[478] in Discussion of MIT-community interests
re: in defense of affirmative action
daemon@ATHENA.MIT.EDU (Thomas G Cadwell)
Thu May 3 02:38:00 2001
Message-Id: <200105030637.CAA23445@department-of-alchemy.mit.edu>
To: mit-talk@MIT.EDU
Date: Thu, 03 May 2001 02:37:27 -0400
From: Thomas G Cadwell <tcadwell@MIT.EDU>
>remember, AA was put in place to rectify past injustices to an entire
>segment of our population. the premise is that the world would be a
>better place if all races were on equal footing, and that getting there
>requires active government support, including but not limited to AA.
I really have trouble with this notion that large-scale public-policy of
any sort, govt or not, is at all effective. Change comes at an individual
level. Government doesnt win idealogical wars, nor does it sway people
to believe something new, or take faith in something new. People and leaders
do this. People accept now that racism is something to be avoided. That
had almost nothing to do with the govt. passing civil rights legislation,
and everything to do with the cultural war of the 60s, and those in favor
of equality prevailing through force of superior argument.
Secondly, I think this whole classifying people by race is incredibly irrelevant,
especially in the context that our society strives to be racism-free and not
race dependant, but rather, fair to people based on individual merit. Aff
action theoretically is supposed to even the gap caused by years of racism,
but in so attempting is keeping racism alive. Comments like "oh he got
in because hes hispanic" lend anectodal ammunition to people with racist
dispositions, and lend legitimacy to the idea that race really does
matter. It really doesnt -- people are people. You can draw some statistical
correlations given racial samplings, but you can draw MUCH MORE significant
statistical correlations given parents level of education, income level,
etc.
Thirdly, I think it is rediculous to think that aff action is actually going
to work (or is working). Many immigrant populations (irish, italian) have
come into this country, faced FAR worse discrimination than hispanics and
blacks do today, or did in the 60s, and are now very prosperous. Consider
much of this happened in the late 1800s and early 1900s.

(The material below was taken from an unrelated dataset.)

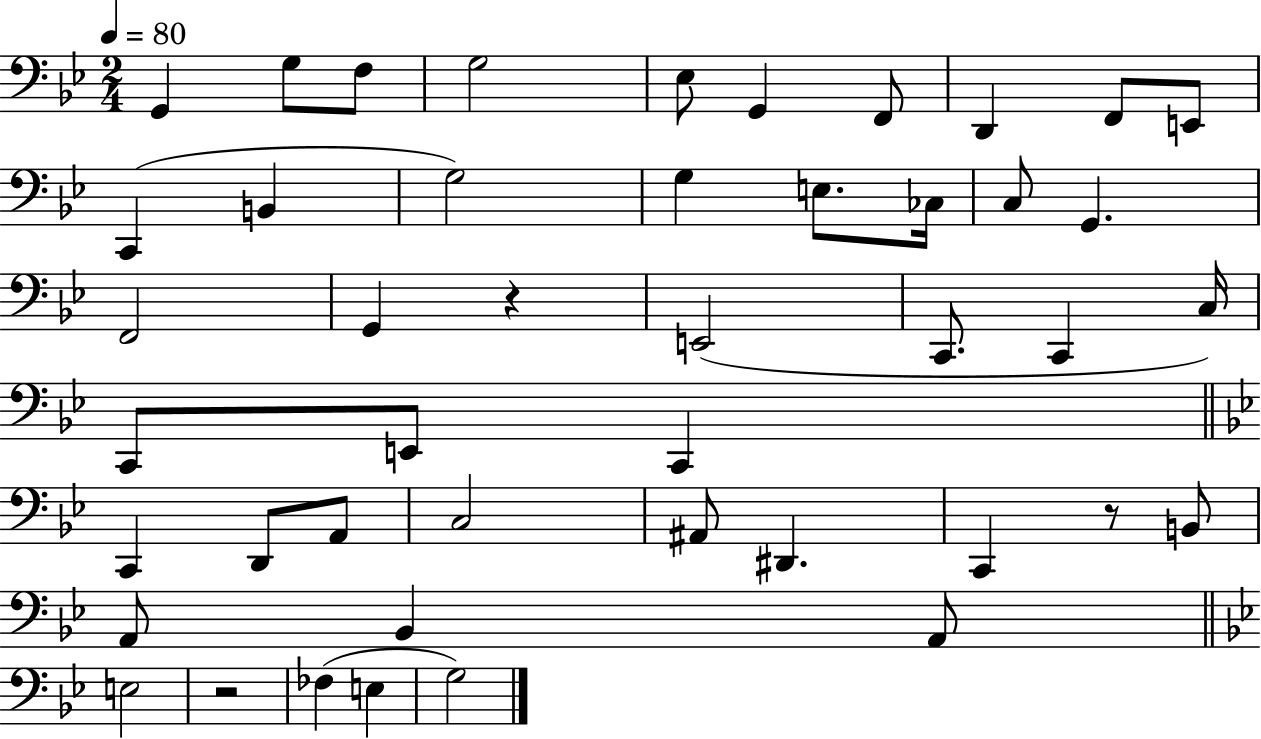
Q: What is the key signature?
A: BES major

They were pretty
well integrated into the culture and prosperous by the 50s (any of you
history people want to clarify this one a bit?). America has a long history
of groups of people with no skills, no money, no knowledge becoming very
successful.
We've been treating various underrepresented minorities equally for 40
years now, and things certainly have improved some, but not nearly like they
would with an average immigrant population that comes in. Why? I think
its because some subgroups/subcultures of the various minorities
have lost much of their will to succeed as a result of the
past evils you site. But the only cure for that is a renewal in their faith
in America, and their belief that they can in fact succeed. And that is only
going to happen if the opportunities exist, and fairness exists, and success
stories slowly spread into the cultural memory, which they are.

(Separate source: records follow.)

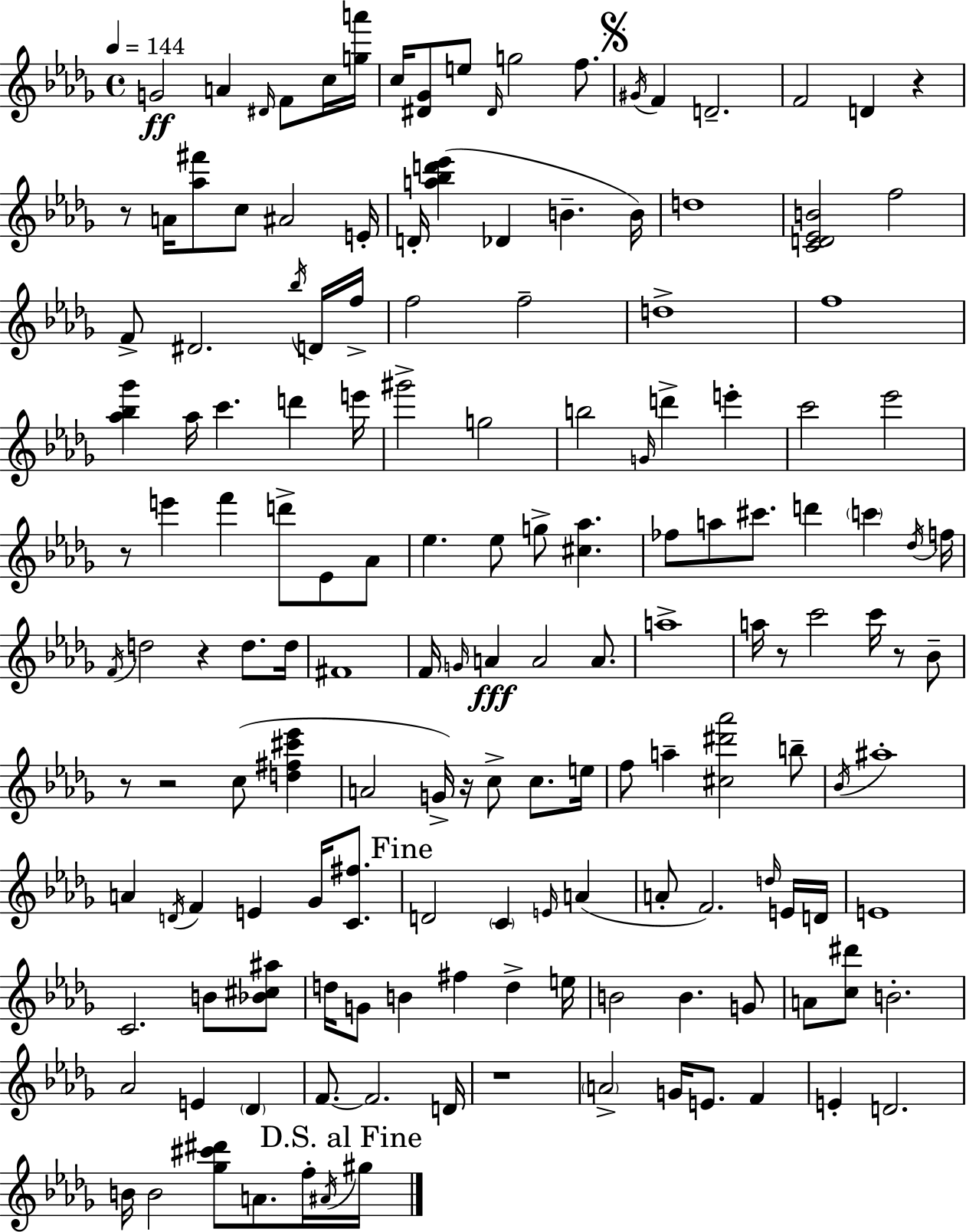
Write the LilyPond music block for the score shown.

{
  \clef treble
  \time 4/4
  \defaultTimeSignature
  \key bes \minor
  \tempo 4 = 144
  \repeat volta 2 { g'2\ff a'4 \grace { dis'16 } f'8 c''16 | <g'' a'''>16 c''16 <dis' ges'>8 e''8 \grace { dis'16 } g''2 f''8. | \mark \markup { \musicglyph "scripts.segno" } \acciaccatura { gis'16 } f'4 d'2.-- | f'2 d'4 r4 | \break r8 a'16 <aes'' fis'''>8 c''8 ais'2 | e'16-. d'16-. <a'' bes'' d''' ees'''>4( des'4 b'4.-- | b'16) d''1 | <c' d' ees' b'>2 f''2 | \break f'8-> dis'2. | \acciaccatura { bes''16 } d'16 f''16-> f''2 f''2-- | d''1-> | f''1 | \break <aes'' bes'' ges'''>4 aes''16 c'''4. d'''4 | e'''16 gis'''2-> g''2 | b''2 \grace { g'16 } d'''4-> | e'''4-. c'''2 ees'''2 | \break r8 e'''4 f'''4 d'''8-> | ees'8 aes'8 ees''4. ees''8 g''8-> <cis'' aes''>4. | fes''8 a''8 cis'''8. d'''4 | \parenthesize c'''4 \acciaccatura { des''16 } f''16 \acciaccatura { f'16 } d''2 r4 | \break d''8. d''16 fis'1 | f'16 \grace { g'16 }\fff a'4 a'2 | a'8. a''1-> | a''16 r8 c'''2 | \break c'''16 r8 bes'8-- r8 r2 | c''8( <d'' fis'' cis''' ees'''>4 a'2 | g'16->) r16 c''8-> c''8. e''16 f''8 a''4-- <cis'' dis''' aes'''>2 | b''8-- \acciaccatura { bes'16 } ais''1-. | \break a'4 \acciaccatura { d'16 } f'4 | e'4 ges'16 <c' fis''>8. \mark "Fine" d'2 | \parenthesize c'4 \grace { e'16 } a'4( a'8-. f'2.) | \grace { d''16 } e'16 d'16 e'1 | \break c'2. | b'8 <bes' cis'' ais''>8 d''16 g'8 b'4 | fis''4 d''4-> e''16 b'2 | b'4. g'8 a'8 <c'' dis'''>8 | \break b'2.-. aes'2 | e'4 \parenthesize des'4 f'8.~~ f'2. | d'16 r1 | \parenthesize a'2-> | \break g'16 e'8. f'4 e'4-. | d'2. b'16 b'2 | <ges'' cis''' dis'''>8 a'8. f''16-. \acciaccatura { ais'16 } \mark "D.S. al Fine" gis''16 } \bar "|."
}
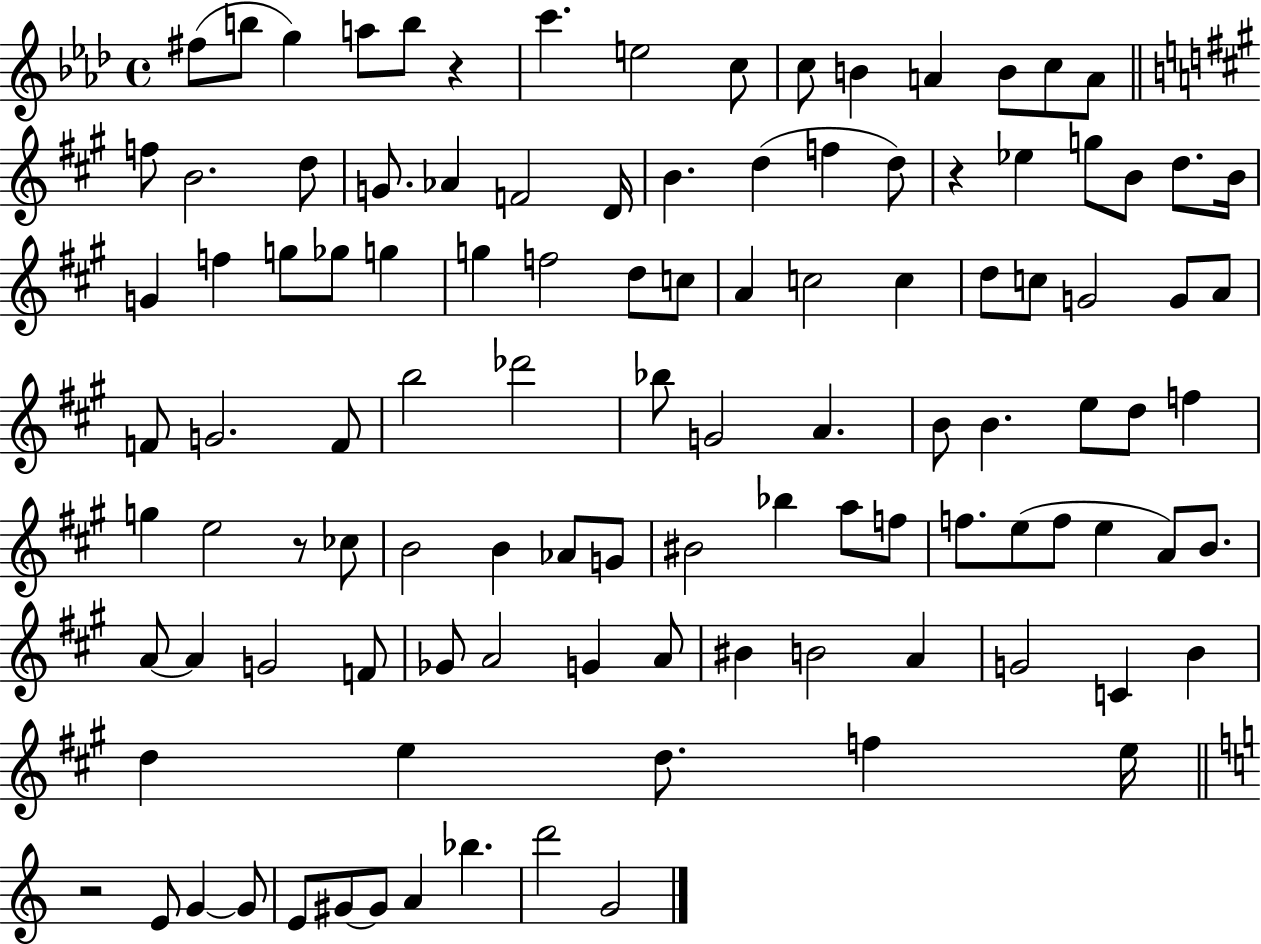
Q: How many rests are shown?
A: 4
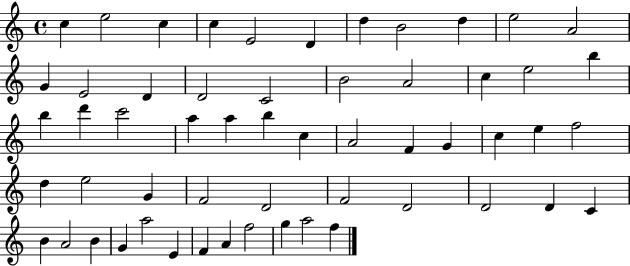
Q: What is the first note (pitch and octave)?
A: C5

I think aff action is contrary to this goal, because its
existence essentially says "Well you need our help to succeed. But we
sure do feel pity for you!". That doesnt build self-motivation, and it
cetainly doesnt build self-confidence. It just builds dependance on the
government, which is utterly contrary to the self-dependance that all of
America's success stories are built upon (except for govt contractors and
politicians >:>)
>if your opposition to AA is simply that it is inconsistent w/ other
>possible programs that we don't have, well, that's not very compelling.
AA can be attacked from so many different angles its not even funny...
as we are all seeing on this list. Its unfair on so many differnet levels,
and doesn't even accomplish what it is supposed to accomplish. Its just a
magnimonious gesture of "we really feel bad guys that our ancestors were such
insensitive powermongering jerks! Please accept our apology
in the form of this expensive, though ineffective, gift".
>i agree, given an ideal world where opportunity is equal. we're not
>there yet.
The world is never going to be equal, but I think inequality in treatment
to people of various races is minute compared to inequality in treatment
to people of various socioeconomic backgrounds, or world views, purely
because the assumptions you can make about someone based on race are pretty
insignificant compared to the assumptions you can make about them after
talking to them for 5 minutes, or the assumptions you can make about
them given a few quick facts about their history.